--- start of DATASET ROWS ---

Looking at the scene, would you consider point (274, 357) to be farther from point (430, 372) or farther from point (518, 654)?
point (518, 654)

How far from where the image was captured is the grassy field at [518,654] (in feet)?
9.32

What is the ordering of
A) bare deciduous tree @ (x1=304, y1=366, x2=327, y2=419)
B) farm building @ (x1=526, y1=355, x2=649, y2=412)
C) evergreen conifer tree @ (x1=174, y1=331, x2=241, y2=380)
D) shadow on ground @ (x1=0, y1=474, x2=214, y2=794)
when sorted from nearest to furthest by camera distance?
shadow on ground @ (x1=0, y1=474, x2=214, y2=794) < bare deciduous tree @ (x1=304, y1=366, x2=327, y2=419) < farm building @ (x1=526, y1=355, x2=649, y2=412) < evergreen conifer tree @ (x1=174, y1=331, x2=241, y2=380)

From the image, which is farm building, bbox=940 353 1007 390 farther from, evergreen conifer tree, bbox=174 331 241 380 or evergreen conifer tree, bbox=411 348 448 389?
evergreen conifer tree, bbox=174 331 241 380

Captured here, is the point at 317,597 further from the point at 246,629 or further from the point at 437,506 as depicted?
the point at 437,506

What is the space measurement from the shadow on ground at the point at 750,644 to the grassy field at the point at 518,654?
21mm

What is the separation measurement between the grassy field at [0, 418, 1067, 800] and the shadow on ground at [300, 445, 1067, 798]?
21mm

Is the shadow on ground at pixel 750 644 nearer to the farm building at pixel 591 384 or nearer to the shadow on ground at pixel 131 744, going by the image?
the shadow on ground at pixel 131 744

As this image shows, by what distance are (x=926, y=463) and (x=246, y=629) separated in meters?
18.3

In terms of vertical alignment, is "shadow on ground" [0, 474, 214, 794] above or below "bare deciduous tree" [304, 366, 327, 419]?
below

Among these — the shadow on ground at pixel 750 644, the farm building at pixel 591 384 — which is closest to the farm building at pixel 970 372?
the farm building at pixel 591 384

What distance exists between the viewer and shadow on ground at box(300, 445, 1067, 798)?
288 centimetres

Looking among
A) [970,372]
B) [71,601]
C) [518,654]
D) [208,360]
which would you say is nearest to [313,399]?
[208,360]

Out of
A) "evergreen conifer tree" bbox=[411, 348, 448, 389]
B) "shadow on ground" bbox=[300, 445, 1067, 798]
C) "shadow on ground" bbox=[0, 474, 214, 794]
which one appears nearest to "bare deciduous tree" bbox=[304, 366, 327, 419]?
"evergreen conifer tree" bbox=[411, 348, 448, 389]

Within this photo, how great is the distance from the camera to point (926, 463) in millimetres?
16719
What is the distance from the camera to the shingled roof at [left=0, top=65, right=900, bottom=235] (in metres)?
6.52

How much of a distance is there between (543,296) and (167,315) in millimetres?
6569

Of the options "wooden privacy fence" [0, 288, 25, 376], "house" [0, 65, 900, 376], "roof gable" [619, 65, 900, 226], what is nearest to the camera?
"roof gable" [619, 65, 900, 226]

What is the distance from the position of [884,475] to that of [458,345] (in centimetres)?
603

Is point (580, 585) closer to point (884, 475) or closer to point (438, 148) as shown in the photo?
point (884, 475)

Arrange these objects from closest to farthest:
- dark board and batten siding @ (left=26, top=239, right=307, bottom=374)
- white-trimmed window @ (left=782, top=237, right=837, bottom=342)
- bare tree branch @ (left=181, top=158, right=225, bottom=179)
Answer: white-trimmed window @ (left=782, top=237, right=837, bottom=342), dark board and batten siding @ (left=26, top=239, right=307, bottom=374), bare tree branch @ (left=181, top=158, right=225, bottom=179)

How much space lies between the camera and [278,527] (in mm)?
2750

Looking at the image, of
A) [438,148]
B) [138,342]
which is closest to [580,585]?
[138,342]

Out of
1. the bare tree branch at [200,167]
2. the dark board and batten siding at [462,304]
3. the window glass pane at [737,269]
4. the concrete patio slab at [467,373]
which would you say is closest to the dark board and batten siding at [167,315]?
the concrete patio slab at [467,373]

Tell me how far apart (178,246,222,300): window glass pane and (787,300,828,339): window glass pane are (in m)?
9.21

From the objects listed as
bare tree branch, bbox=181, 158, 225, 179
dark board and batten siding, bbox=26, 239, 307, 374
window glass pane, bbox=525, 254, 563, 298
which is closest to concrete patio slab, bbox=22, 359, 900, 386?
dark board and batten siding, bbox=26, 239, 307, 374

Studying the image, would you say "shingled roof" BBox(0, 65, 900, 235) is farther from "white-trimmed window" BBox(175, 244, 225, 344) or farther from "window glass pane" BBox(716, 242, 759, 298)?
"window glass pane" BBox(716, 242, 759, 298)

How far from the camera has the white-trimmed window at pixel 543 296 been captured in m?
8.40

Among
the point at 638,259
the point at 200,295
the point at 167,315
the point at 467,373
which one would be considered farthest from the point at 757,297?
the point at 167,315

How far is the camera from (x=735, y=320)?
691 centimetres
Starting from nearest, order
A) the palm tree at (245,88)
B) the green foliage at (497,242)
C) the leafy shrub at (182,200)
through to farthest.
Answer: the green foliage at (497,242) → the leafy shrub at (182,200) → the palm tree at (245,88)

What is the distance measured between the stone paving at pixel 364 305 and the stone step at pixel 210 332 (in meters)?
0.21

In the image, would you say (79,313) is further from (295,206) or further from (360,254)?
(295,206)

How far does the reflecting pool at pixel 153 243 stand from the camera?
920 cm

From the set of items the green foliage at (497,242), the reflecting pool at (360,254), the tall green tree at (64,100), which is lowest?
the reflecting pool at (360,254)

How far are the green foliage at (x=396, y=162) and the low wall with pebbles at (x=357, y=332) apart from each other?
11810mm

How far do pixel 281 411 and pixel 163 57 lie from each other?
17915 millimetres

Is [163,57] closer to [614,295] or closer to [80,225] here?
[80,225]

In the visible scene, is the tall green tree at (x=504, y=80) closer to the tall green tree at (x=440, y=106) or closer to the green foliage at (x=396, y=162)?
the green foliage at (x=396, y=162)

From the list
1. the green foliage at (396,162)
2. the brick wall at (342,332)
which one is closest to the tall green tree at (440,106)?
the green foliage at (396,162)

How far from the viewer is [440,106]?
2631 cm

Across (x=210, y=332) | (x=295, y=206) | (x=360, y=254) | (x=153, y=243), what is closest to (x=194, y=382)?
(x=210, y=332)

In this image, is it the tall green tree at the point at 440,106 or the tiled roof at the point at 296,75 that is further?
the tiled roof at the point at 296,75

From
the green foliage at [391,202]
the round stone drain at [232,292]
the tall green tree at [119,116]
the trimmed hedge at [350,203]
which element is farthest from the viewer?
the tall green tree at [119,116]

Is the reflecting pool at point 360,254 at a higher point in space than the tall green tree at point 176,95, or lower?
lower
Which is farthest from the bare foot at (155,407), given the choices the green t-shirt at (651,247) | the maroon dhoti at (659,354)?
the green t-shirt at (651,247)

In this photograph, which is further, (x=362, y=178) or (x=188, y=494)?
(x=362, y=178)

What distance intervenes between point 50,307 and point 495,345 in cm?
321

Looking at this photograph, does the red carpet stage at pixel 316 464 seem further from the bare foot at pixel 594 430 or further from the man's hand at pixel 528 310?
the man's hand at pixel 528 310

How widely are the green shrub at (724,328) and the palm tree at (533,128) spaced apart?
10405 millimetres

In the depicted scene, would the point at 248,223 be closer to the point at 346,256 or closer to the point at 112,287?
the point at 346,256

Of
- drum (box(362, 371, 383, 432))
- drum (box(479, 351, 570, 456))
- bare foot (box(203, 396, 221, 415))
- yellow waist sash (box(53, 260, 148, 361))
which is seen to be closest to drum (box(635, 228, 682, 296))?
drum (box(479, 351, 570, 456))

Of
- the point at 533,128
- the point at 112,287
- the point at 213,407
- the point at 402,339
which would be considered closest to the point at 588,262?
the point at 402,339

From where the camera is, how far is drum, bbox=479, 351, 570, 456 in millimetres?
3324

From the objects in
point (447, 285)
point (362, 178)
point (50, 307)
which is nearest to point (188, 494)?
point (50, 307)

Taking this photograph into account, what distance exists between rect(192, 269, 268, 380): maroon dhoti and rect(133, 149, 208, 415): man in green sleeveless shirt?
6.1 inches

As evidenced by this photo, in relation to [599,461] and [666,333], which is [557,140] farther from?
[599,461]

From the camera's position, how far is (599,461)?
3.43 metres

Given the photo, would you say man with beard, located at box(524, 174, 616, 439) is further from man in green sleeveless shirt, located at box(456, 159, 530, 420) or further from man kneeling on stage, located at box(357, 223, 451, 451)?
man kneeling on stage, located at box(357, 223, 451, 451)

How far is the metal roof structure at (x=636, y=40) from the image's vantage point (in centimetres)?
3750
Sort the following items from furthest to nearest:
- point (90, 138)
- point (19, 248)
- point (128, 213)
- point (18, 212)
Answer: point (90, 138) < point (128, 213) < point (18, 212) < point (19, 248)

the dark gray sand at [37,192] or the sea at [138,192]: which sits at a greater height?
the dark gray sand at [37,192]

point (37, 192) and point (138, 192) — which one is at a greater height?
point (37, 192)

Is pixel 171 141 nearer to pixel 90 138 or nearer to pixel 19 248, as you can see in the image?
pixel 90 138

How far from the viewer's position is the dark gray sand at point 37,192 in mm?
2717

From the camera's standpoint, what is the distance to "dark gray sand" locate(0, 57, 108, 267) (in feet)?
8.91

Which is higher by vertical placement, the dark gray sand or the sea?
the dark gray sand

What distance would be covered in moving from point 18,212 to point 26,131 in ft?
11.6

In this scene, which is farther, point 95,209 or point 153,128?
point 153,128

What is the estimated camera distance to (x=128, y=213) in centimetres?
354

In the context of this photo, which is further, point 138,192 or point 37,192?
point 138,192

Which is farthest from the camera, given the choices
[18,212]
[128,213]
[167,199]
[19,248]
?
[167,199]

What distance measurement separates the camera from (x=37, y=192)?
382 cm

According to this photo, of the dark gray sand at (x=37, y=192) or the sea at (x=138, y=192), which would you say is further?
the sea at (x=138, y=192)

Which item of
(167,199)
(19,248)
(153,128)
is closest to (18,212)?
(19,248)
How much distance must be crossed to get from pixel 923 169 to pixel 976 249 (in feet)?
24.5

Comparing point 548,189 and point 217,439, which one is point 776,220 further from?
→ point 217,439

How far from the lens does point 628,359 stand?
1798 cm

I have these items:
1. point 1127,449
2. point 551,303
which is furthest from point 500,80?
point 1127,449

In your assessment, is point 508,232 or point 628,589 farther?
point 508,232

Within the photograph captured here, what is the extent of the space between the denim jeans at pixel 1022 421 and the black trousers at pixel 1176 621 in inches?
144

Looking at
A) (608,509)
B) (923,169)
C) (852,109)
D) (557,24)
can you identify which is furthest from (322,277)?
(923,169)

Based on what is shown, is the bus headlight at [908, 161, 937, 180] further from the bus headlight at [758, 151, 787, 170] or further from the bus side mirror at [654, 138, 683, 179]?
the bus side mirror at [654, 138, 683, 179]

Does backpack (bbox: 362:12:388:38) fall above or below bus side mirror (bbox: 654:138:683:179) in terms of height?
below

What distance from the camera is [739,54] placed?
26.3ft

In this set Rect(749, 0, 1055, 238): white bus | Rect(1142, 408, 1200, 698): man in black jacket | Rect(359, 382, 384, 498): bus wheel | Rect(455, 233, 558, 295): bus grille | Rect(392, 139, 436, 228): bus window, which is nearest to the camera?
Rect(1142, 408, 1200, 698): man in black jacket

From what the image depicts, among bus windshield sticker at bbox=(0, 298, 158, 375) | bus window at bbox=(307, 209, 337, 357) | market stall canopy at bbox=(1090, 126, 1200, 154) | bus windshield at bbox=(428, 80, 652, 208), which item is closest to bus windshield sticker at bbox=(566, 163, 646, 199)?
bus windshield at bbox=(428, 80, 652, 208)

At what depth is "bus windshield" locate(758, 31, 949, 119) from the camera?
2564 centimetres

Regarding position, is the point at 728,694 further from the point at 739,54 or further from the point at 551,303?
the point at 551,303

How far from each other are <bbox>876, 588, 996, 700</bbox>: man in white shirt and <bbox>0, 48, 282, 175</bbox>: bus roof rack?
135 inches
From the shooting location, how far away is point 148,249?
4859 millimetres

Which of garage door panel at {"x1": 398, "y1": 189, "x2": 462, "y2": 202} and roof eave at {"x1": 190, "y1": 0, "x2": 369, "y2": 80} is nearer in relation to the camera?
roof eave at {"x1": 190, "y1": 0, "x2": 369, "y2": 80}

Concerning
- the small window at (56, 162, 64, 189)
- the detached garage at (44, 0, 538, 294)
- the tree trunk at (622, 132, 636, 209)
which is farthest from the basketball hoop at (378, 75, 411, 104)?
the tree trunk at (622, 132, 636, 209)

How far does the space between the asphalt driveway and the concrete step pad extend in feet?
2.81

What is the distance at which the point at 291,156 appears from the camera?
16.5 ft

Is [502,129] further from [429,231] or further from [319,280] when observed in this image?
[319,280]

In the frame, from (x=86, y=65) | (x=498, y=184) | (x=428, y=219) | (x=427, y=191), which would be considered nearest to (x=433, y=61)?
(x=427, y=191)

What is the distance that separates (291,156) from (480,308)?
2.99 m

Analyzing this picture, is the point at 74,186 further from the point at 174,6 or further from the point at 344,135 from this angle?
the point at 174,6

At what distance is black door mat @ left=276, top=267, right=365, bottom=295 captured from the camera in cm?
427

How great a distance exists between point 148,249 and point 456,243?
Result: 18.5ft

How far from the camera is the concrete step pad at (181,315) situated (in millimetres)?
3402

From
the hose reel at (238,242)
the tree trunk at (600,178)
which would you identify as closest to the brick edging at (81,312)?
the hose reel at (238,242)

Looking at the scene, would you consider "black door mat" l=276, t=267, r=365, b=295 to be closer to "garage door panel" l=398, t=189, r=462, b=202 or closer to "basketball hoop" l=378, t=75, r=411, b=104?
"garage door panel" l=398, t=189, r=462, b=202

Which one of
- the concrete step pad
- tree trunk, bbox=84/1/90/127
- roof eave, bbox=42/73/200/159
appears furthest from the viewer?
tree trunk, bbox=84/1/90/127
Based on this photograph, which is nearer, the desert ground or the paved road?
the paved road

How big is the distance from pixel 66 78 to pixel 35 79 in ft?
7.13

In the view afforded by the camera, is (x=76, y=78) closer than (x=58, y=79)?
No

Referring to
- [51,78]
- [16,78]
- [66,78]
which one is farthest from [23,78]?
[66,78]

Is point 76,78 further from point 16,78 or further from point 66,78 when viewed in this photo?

--- end of DATASET ROWS ---

#### WRITTEN TASK
Present the lines of the Dataset rows as a numbered list, from the first line up to and including the line with "shadow on ground @ (x1=0, y1=474, x2=214, y2=794) <". Leave out any blank lines.

#### ANSWER TO THIS EXERCISE
1. Looking at the scene, would you consider point (274, 357) to be farther from point (430, 372) or farther from point (518, 654)?
2. point (518, 654)
3. How far from where the image was captured is the grassy field at [518,654] (in feet)?
4. 9.32
5. What is the ordering of
6. A) bare deciduous tree @ (x1=304, y1=366, x2=327, y2=419)
7. B) farm building @ (x1=526, y1=355, x2=649, y2=412)
8. C) evergreen conifer tree @ (x1=174, y1=331, x2=241, y2=380)
9. D) shadow on ground @ (x1=0, y1=474, x2=214, y2=794)
10. when sorted from nearest to furthest by camera distance?
11. shadow on ground @ (x1=0, y1=474, x2=214, y2=794) < bare deciduous tree @ (x1=304, y1=366, x2=327, y2=419) < farm building @ (x1=526, y1=355, x2=649, y2=412) < evergreen conifer tree @ (x1=174, y1=331, x2=241, y2=380)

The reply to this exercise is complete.